▶ **Assigned task**:
Leave the pictures aside and give back every entry below word for word.

BEGIN

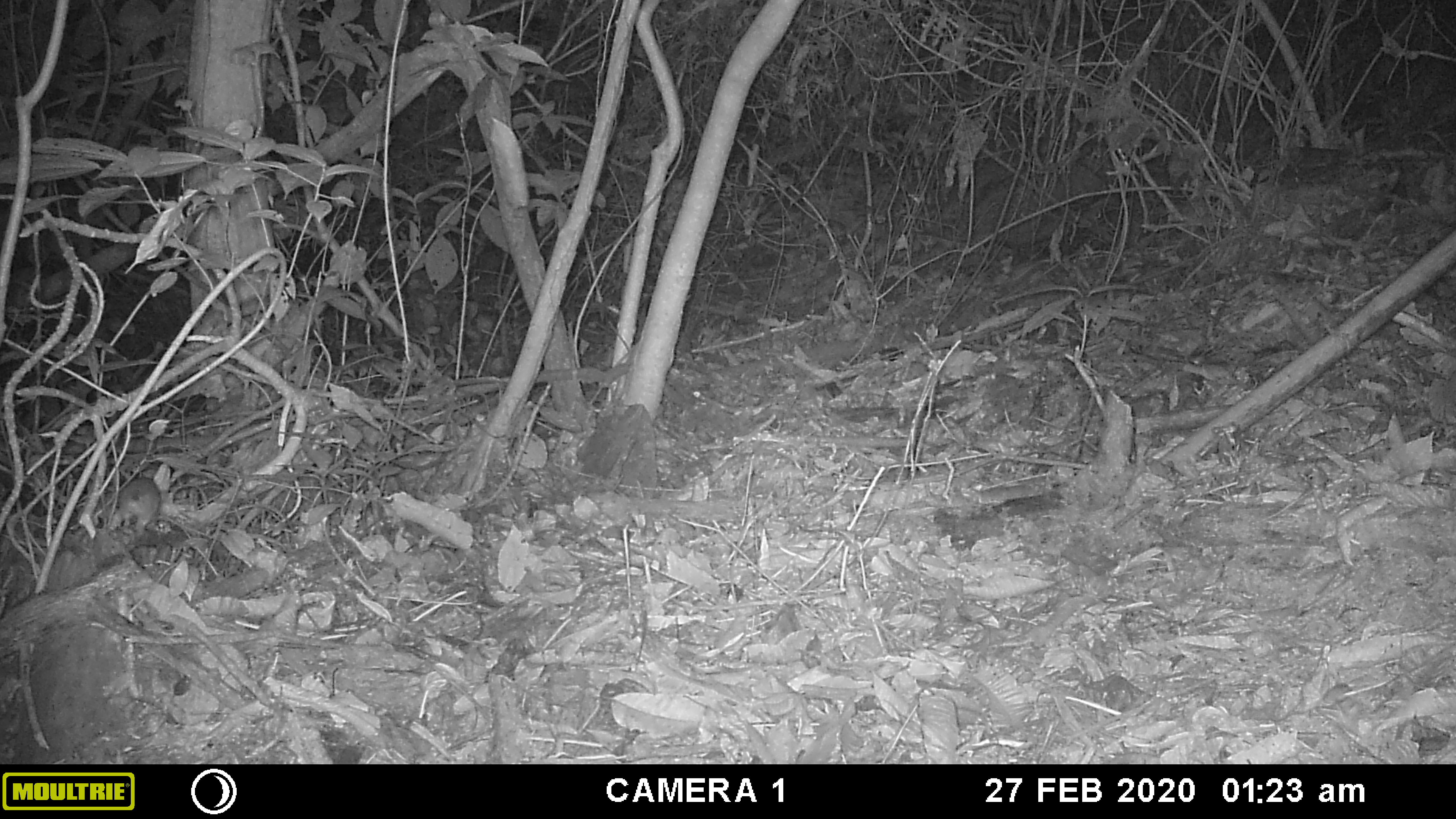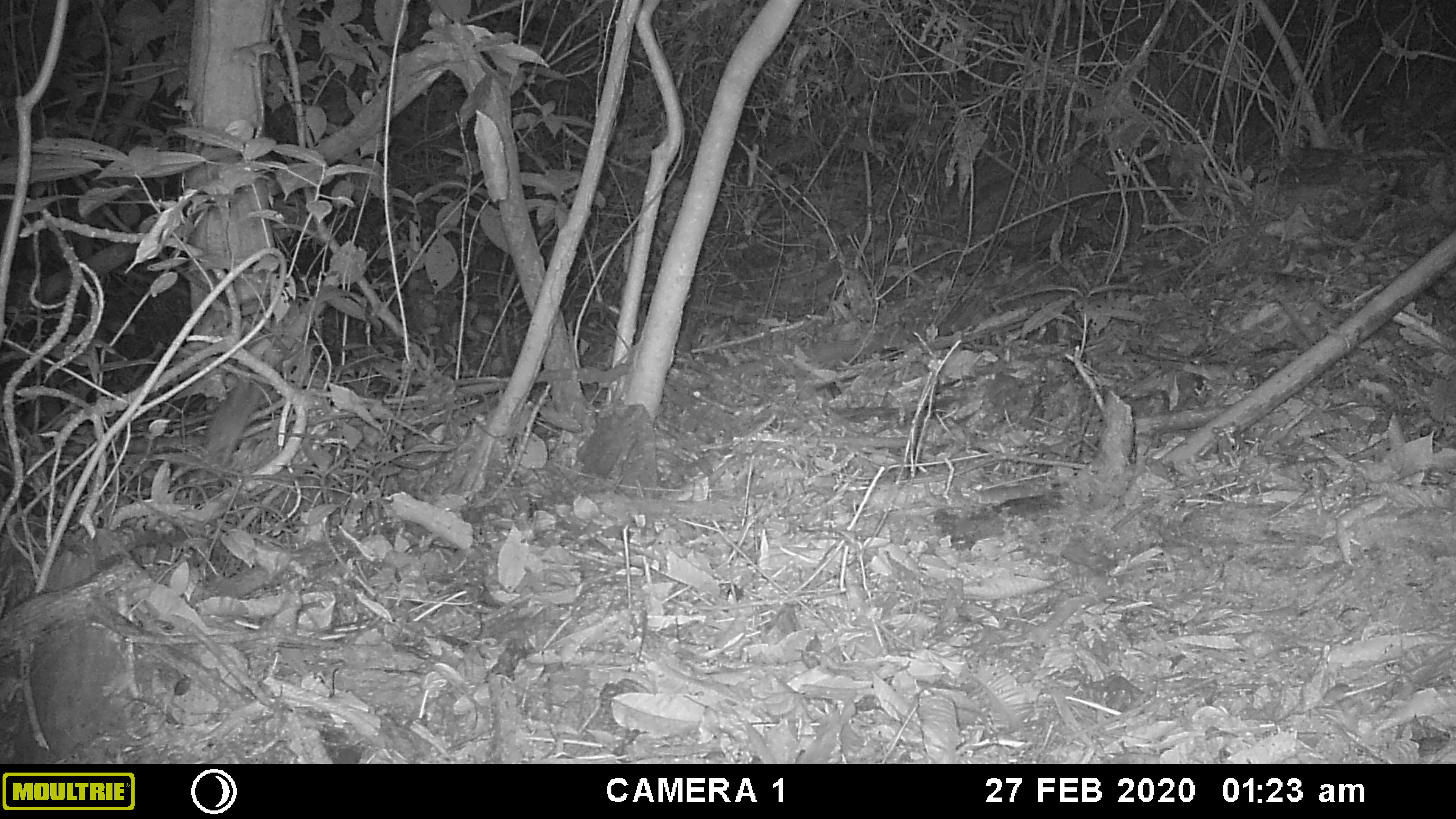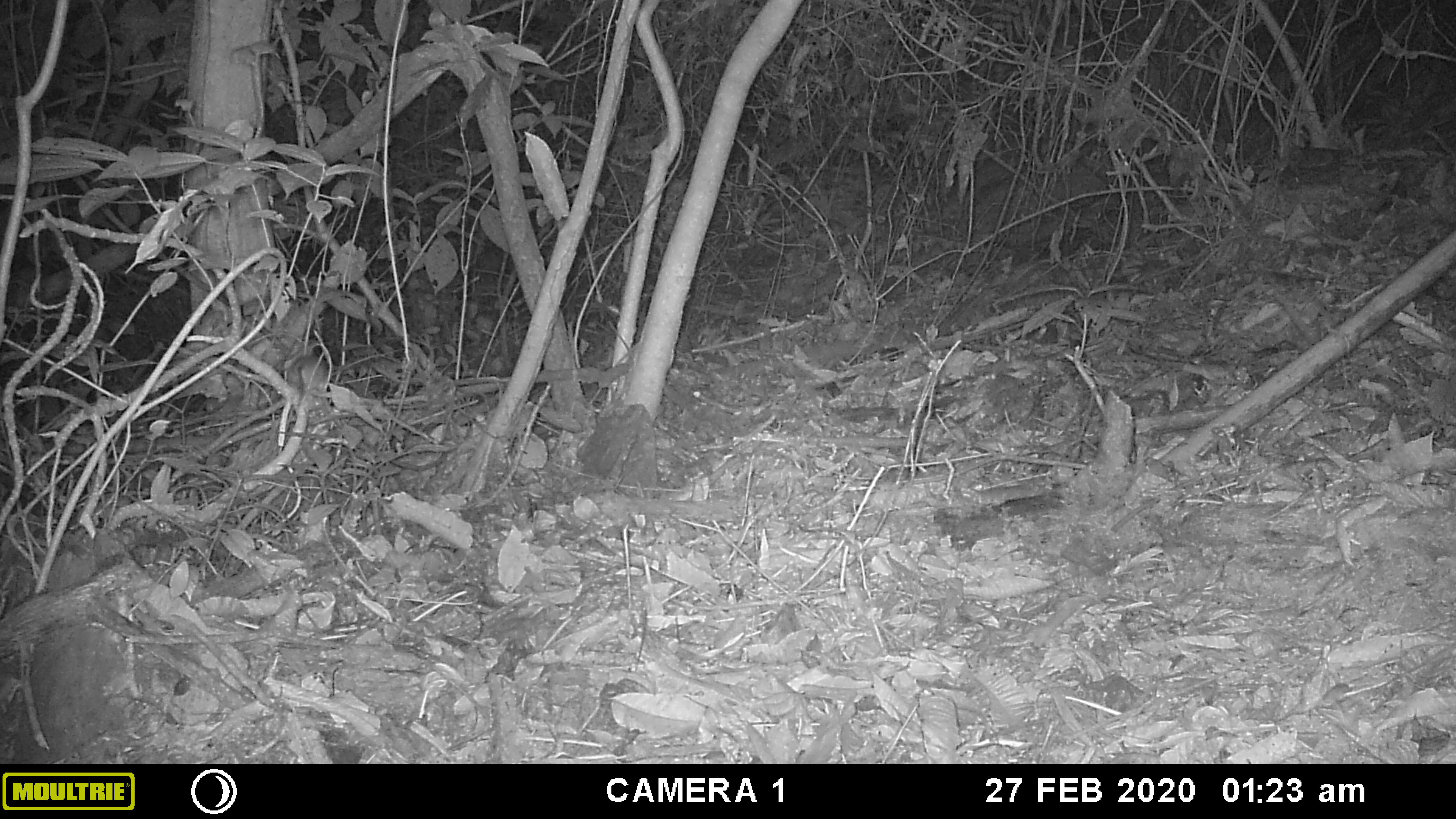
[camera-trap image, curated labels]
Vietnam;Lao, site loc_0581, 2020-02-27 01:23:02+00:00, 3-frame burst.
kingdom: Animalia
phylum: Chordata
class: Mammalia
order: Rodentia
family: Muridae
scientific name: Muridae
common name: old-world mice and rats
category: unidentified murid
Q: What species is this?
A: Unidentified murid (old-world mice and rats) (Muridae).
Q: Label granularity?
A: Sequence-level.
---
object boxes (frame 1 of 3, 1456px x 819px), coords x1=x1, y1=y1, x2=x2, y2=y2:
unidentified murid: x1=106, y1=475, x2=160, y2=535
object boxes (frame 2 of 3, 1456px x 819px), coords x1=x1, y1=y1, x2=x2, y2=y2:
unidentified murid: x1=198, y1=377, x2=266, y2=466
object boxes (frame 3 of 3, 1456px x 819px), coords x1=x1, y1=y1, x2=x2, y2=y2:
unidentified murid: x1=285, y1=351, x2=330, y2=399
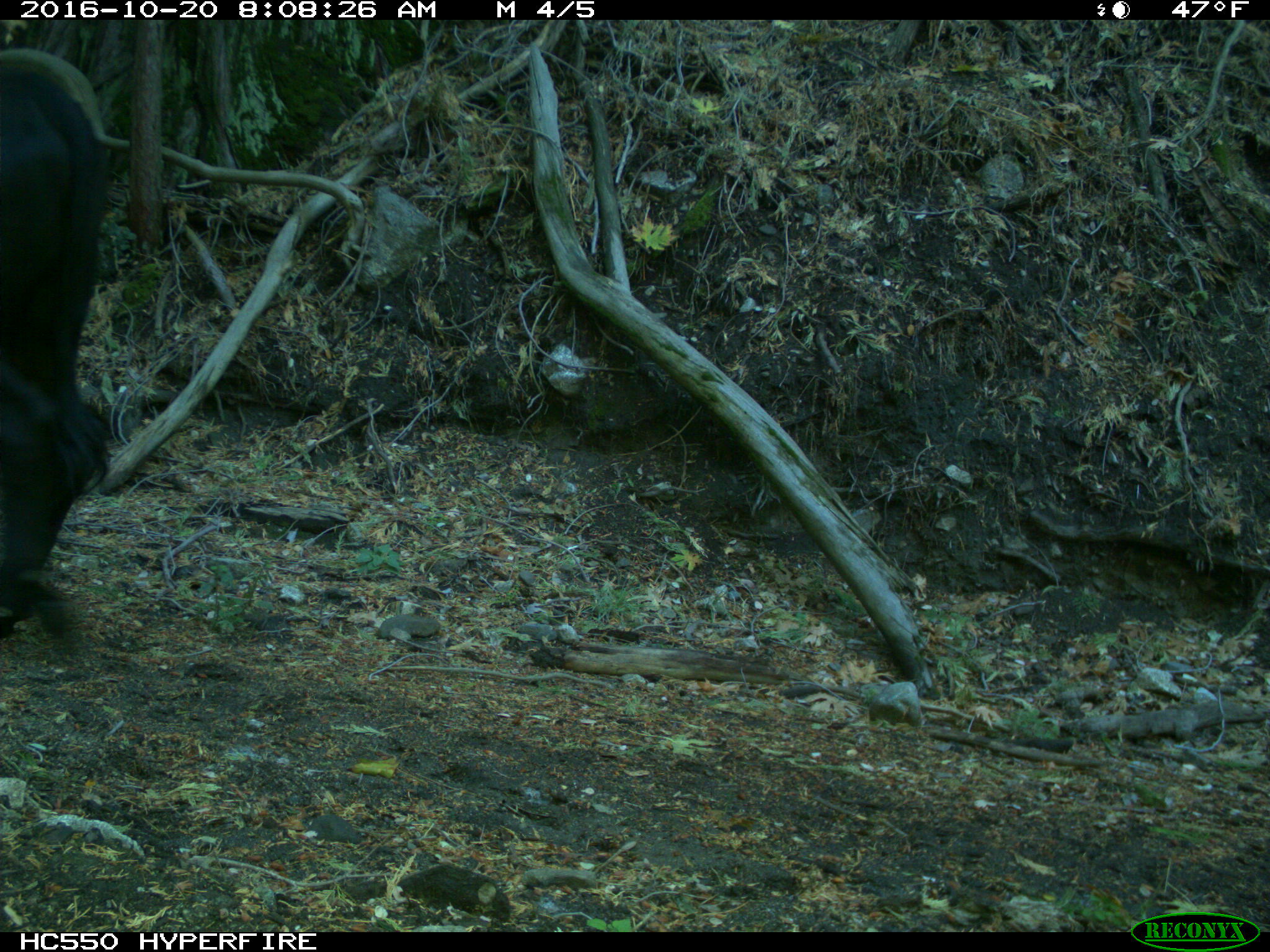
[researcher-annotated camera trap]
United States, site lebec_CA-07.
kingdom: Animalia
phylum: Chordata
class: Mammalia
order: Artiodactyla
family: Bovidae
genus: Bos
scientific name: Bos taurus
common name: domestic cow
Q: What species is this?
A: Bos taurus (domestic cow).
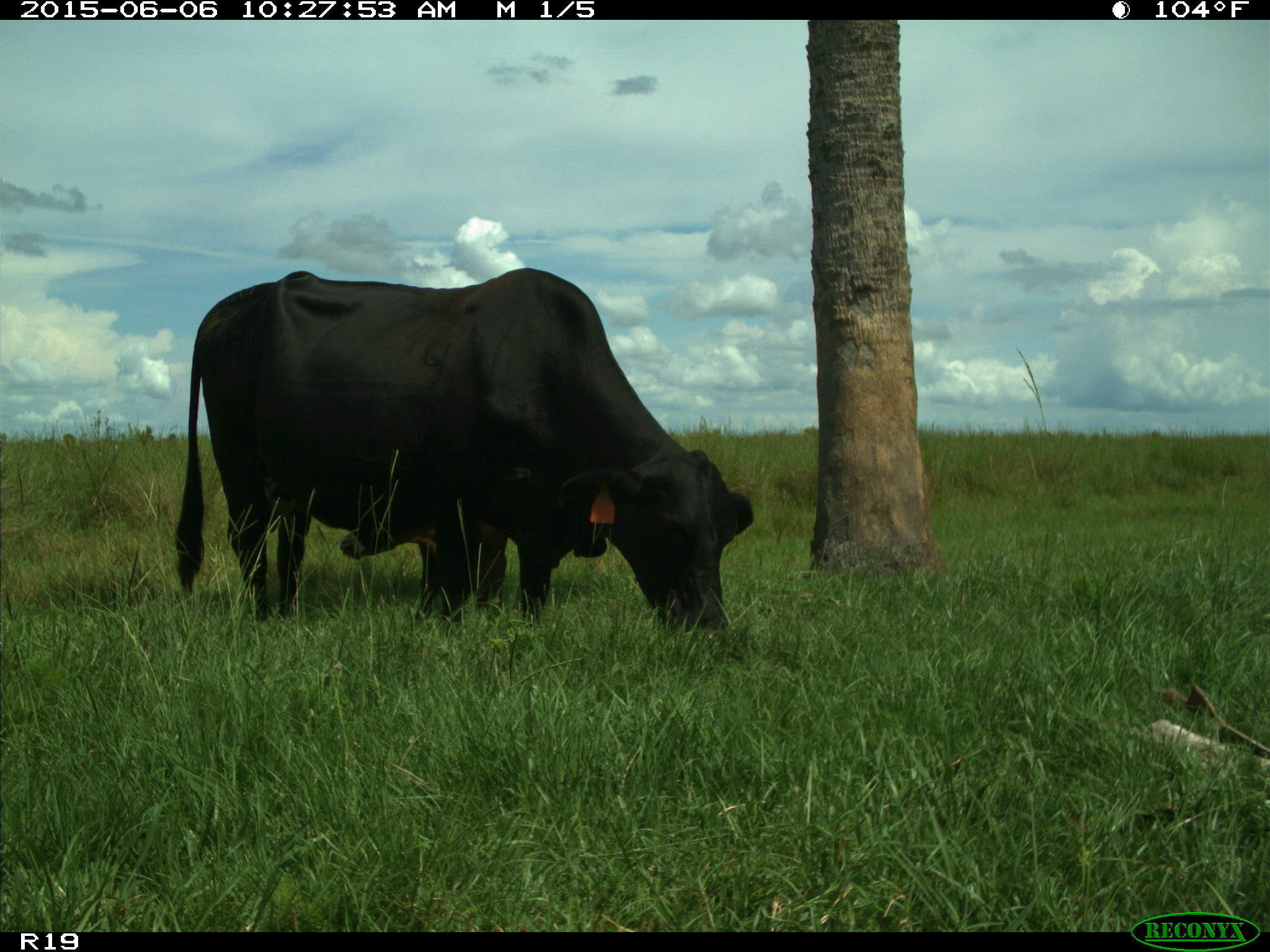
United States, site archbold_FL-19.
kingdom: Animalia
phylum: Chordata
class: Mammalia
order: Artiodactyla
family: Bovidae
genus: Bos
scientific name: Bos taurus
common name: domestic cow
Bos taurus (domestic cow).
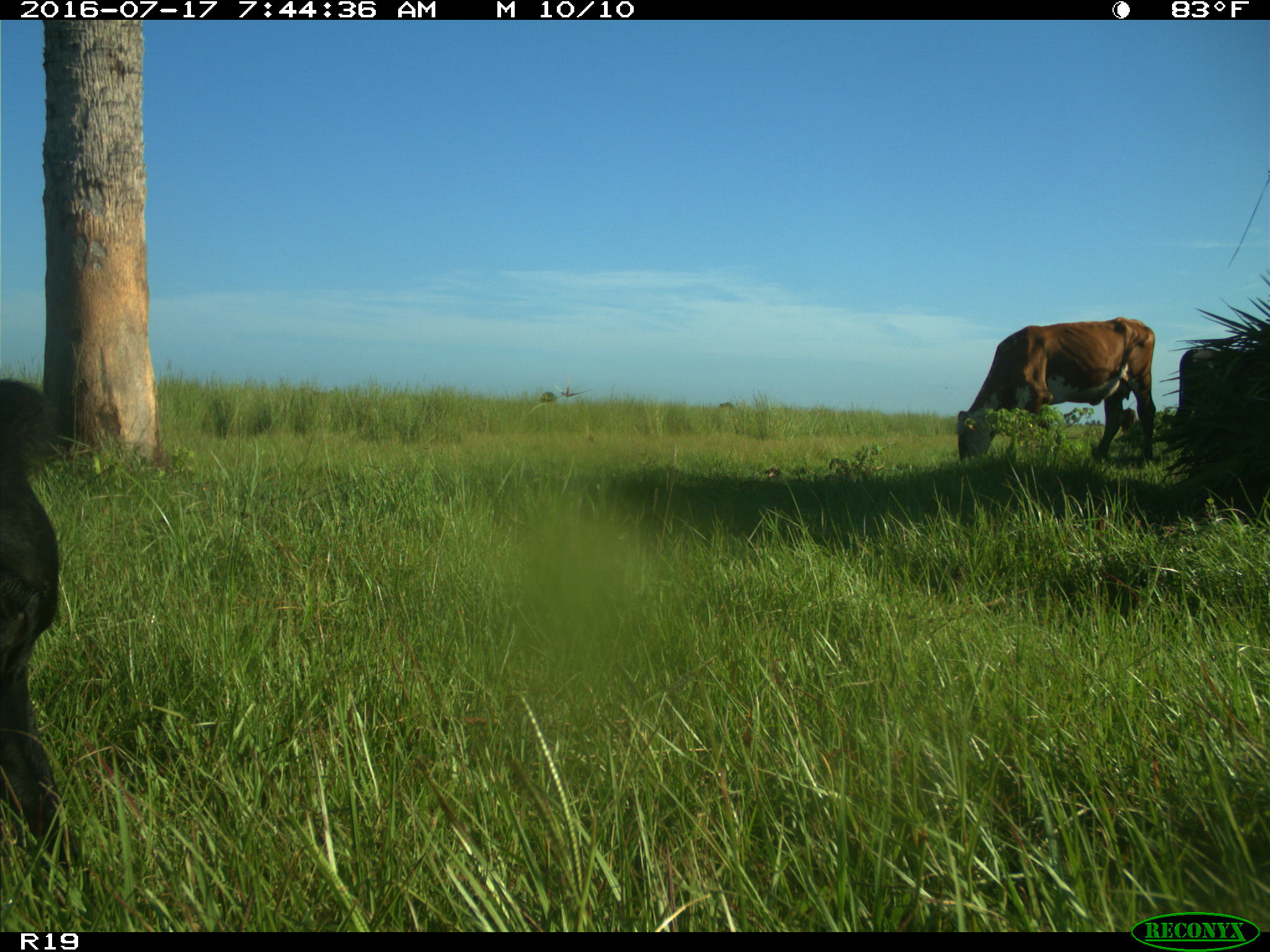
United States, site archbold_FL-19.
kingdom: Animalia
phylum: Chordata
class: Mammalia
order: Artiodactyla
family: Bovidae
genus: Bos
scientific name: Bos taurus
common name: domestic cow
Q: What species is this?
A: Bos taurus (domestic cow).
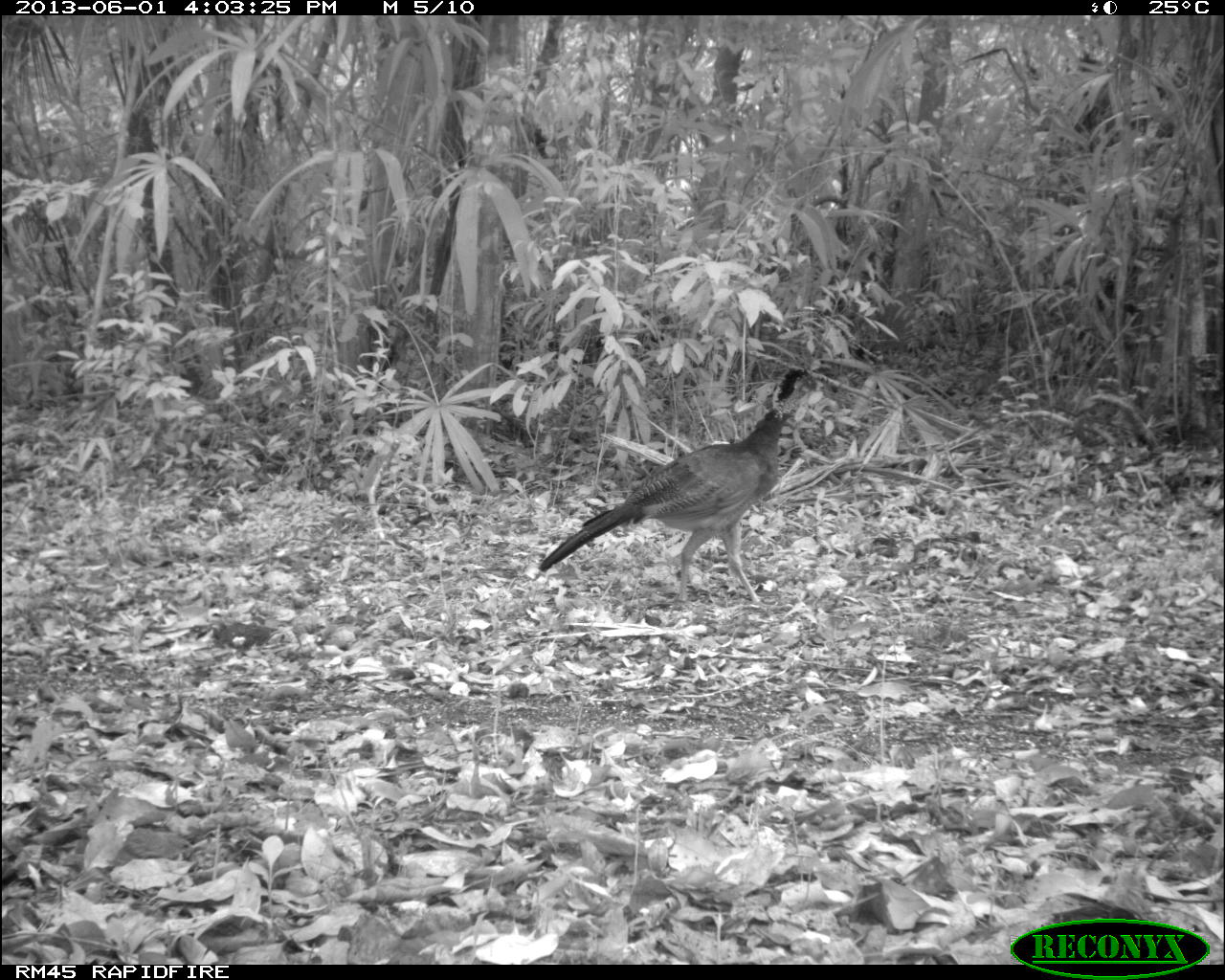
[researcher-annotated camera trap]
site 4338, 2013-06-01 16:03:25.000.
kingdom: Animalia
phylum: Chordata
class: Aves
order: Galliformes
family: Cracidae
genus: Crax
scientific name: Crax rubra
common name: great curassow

END

▶ **Your response**:
[camera-trap image, curated labels]
Vietnam;Lao, site loc_0581, 2020-02-27 01:23:02+00:00, 3-frame burst.
kingdom: Animalia
phylum: Chordata
class: Mammalia
order: Rodentia
family: Muridae
scientific name: Muridae
common name: old-world mice and rats
category: unidentified murid
Q: What species is this?
A: Unidentified murid (old-world mice and rats) (Muridae).
Q: Label granularity?
A: Sequence-level.
---
object boxes (frame 1 of 3, 1456px x 819px), coords x1=x1, y1=y1, x2=x2, y2=y2:
unidentified murid: x1=106, y1=475, x2=160, y2=535
object boxes (frame 2 of 3, 1456px x 819px), coords x1=x1, y1=y1, x2=x2, y2=y2:
unidentified murid: x1=198, y1=377, x2=266, y2=466
object boxes (frame 3 of 3, 1456px x 819px), coords x1=x1, y1=y1, x2=x2, y2=y2:
unidentified murid: x1=285, y1=351, x2=330, y2=399
[researcher-annotated camera trap]
United States, site lebec_CA-07.
kingdom: Animalia
phylum: Chordata
class: Mammalia
order: Artiodactyla
family: Bovidae
genus: Bos
scientific name: Bos taurus
common name: domestic cow
Q: What species is this?
A: Bos taurus (domestic cow).
United States, site archbold_FL-19.
kingdom: Animalia
phylum: Chordata
class: Mammalia
order: Artiodactyla
family: Bovidae
genus: Bos
scientific name: Bos taurus
common name: domestic cow
Bos taurus (domestic cow).
United States, site archbold_FL-19.
kingdom: Animalia
phylum: Chordata
class: Mammalia
order: Artiodactyla
family: Bovidae
genus: Bos
scientific name: Bos taurus
common name: domestic cow
Q: What species is this?
A: Bos taurus (domestic cow).
[researcher-annotated camera trap]
site 4338, 2013-06-01 16:03:25.000.
kingdom: Animalia
phylum: Chordata
class: Aves
order: Galliformes
family: Cracidae
genus: Crax
scientific name: Crax rubra
common name: great curassow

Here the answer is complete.